I was on the injections three monthly for around 10 years.
My advice for receiving the injection we have here in the UK, which is called Nebido is listed below however please note I’m in the UK and our systems may differ to yours, so this is intended as a guide only and you should…
1) Read the patient information leaflet particularly with regard to administration of the drug and side-effects.
2) Whenever I had my jab, I lie face down on the bed in the surgery
3) I would hold the container of drug in the palm of my hand before I go in to the room to make the oily solution more liquid and easier to apply.
4) Our drug Nebido should take around 1 – 2 minutes to inject!
5) I attended our annual conference and the speaking endocrinologist reminded us that the nurse should use a different needle to draw the drug out of the container, and then a new needle to inject. This is because puncturing the container to draw the drug into the syringe blunts the needle.

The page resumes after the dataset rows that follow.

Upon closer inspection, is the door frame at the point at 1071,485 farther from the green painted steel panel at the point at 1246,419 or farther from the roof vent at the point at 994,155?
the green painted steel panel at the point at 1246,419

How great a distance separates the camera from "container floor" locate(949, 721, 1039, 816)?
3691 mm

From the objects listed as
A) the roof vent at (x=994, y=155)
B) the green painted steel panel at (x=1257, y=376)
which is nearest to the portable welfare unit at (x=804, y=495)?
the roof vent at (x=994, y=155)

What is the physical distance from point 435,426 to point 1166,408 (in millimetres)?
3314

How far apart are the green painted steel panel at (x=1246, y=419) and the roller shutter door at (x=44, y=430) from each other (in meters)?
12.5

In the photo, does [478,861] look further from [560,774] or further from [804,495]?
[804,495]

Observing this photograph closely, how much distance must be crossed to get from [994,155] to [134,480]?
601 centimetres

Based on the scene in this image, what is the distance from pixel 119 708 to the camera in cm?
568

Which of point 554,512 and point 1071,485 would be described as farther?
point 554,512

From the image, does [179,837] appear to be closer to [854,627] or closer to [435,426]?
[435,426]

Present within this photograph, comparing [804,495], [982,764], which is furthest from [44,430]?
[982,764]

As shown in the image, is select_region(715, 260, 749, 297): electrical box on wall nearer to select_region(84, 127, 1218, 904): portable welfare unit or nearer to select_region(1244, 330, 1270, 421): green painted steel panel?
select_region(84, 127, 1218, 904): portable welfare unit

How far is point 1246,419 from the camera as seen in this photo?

6) in my experience the jab should not be uncomfortable during or after application. In 10 years I have experienced only one occasion when it was not good and it was so painful that even getting out of bed and moving for a sitting to standing position was extremely painful. This lasted for about four days and during that time I did contact my doctor and they called me in for a check up. They seemed concerned with my descriptions. On that occasion the injection had been given too low and there was nothing that could or needed to be done about the pain.
Our drug is an intramuscular drug which needs to be applied slowly to ensure that a reservoir exists in between the muscles.
The vast majority of nurses very kind and compassionate people, they always want the best for the patient. However there are some that are not particularly aware of some of the items I have raised above. Therefore when I see a nurse, even if it is one I know, as well as having a social chitchat, I politely and constructively raise some of the above points. To me the most important one is the slow and long injection so I just simply say “oh yes, it needs to be injected slowly for about 2 minutes”
Once the injection is in, you can’t get it back out again! So it has to be done properly every time of course. My point is you can’t just go to the doctor afterwards and it be easily fixed if it’s been done wrong.
Other than one occasion my injections were never particularly painful and the discomfort usually feels like a bruise for just a couple of days afterwards.
At my previous Dr before I moved house, I got on very well with my nurse and over several years we became friends, I even had a few drinks with her however she pushed the injection in, I now realise too quickly and I never lay down, rather just leant over the bed.
Both my nurse and I didn’t know what we didn’t know!!
My new surgery did know and now I have my jab properly.
I wrote this to improve the comfort of patients both during and after application of the T.
The jab is important for our health and wellbeing, we should all prioritise getting it administered properly.